概要
勾玉は湾曲した玉で、孔をあけた側が太く、尾に向かって細くなる——その形が曲がった玉という名の由来である。最上とされるのは翡翠で、その翡翠はほぼ一か所、日本海に面した糸魚川周辺から出る。列島で翡翠を産するのはここだけである。ほかに碧玉、瑪瑙、滑石、のちにはガラスも用いられた。
着方と特徴
勾玉は緒に通して首に掛け、単独の垂飾として、あるいは管玉と交互に連ねて用いた。
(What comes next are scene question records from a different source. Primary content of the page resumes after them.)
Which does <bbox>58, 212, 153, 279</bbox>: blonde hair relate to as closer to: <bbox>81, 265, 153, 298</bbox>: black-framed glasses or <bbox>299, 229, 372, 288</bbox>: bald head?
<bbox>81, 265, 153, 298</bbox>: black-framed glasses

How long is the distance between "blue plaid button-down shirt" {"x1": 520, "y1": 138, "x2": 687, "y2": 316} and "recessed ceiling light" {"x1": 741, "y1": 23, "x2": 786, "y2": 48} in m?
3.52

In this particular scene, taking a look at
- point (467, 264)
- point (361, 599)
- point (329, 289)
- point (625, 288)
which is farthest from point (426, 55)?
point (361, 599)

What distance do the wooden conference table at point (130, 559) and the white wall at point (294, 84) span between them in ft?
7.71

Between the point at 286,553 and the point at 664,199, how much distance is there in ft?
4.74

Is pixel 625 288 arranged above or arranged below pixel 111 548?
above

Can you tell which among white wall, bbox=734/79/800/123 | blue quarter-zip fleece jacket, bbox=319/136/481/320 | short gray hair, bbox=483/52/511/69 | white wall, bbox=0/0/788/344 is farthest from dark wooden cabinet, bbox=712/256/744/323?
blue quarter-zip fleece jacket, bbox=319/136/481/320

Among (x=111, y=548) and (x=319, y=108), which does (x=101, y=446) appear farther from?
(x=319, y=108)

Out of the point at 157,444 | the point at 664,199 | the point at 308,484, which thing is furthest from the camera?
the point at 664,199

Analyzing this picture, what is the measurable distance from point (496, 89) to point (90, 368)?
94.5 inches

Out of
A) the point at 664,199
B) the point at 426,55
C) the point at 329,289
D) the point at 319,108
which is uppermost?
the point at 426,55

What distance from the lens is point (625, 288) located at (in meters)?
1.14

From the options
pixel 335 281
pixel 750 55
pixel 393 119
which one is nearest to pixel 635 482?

住居址ではなく墓から出土し、しかも副葬される者とされない者がいることから、日常の装飾品というより身分の標として読まれる。大きさと材質も同じことを語る。大ぶりの翡翠製は、手間と遠い道のりをそのまま示していた。
歴史
その形は縄文時代にすでに現れ、弥生から古墳の数百年に頂点を迎える。糸魚川の翡翠は列島を縦断し、朝鮮半島へも渡って、新羅の金冠には曲玉が下がる。仏教の伝来と葬制の変化とともにこの種の装身具は衰えたが、形が消えたわけではない。八尺瓊勾玉は今も皇室の三種の神器のひとつである。